* [Problem requirements] Needed from the data below: every line from the one with "Researchers simulated binary" up to and including the one with "The simulations used", repeated exactly and with nothing else.
Information Block Start
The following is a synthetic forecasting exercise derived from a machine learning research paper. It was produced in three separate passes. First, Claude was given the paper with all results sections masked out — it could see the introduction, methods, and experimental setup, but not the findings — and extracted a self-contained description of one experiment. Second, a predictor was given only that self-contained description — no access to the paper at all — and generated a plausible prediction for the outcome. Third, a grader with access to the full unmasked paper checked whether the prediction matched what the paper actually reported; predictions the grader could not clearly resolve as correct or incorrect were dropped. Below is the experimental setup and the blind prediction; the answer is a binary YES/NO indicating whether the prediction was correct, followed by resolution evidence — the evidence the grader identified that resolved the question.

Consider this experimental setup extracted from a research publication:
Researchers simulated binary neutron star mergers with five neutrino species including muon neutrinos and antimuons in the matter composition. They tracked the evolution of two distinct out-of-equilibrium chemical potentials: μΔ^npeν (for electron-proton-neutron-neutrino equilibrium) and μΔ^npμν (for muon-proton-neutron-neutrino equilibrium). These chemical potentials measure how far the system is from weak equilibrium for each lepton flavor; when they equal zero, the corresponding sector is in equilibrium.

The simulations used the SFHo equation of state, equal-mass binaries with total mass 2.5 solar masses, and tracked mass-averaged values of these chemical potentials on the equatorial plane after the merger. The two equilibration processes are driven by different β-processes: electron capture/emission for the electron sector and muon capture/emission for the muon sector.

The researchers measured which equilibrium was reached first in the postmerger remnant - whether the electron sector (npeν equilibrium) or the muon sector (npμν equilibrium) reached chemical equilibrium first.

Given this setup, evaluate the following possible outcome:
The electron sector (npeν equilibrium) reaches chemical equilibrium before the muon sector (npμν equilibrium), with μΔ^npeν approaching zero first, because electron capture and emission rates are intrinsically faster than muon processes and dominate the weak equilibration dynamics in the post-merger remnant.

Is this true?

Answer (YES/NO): NO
Information Block End
* [Exercise result]
Researchers simulated binary neutron star mergers with five neutrino species including muon neutrinos and antimuons in the matter composition. They tracked the evolution of two distinct out-of-equilibrium chemical potentials: μΔ^npeν (for electron-proton-neutron-neutrino equilibrium) and μΔ^npμν (for muon-proton-neutron-neutrino equilibrium). These chemical potentials measure how far the system is from weak equilibrium for each lepton flavor; when they equal zero, the corresponding sector is in equilibrium.

The simulations used the SFHo equation of state, equal-mass binaries with total mass 2.5 solar masses, and tracked mass-averaged values of these chemical potentials on the equatorial plane after the merger. The two equilibration processes are driven by different β-processes: electron capture/emission for the electron sector and muon capture/emission for the muon sector.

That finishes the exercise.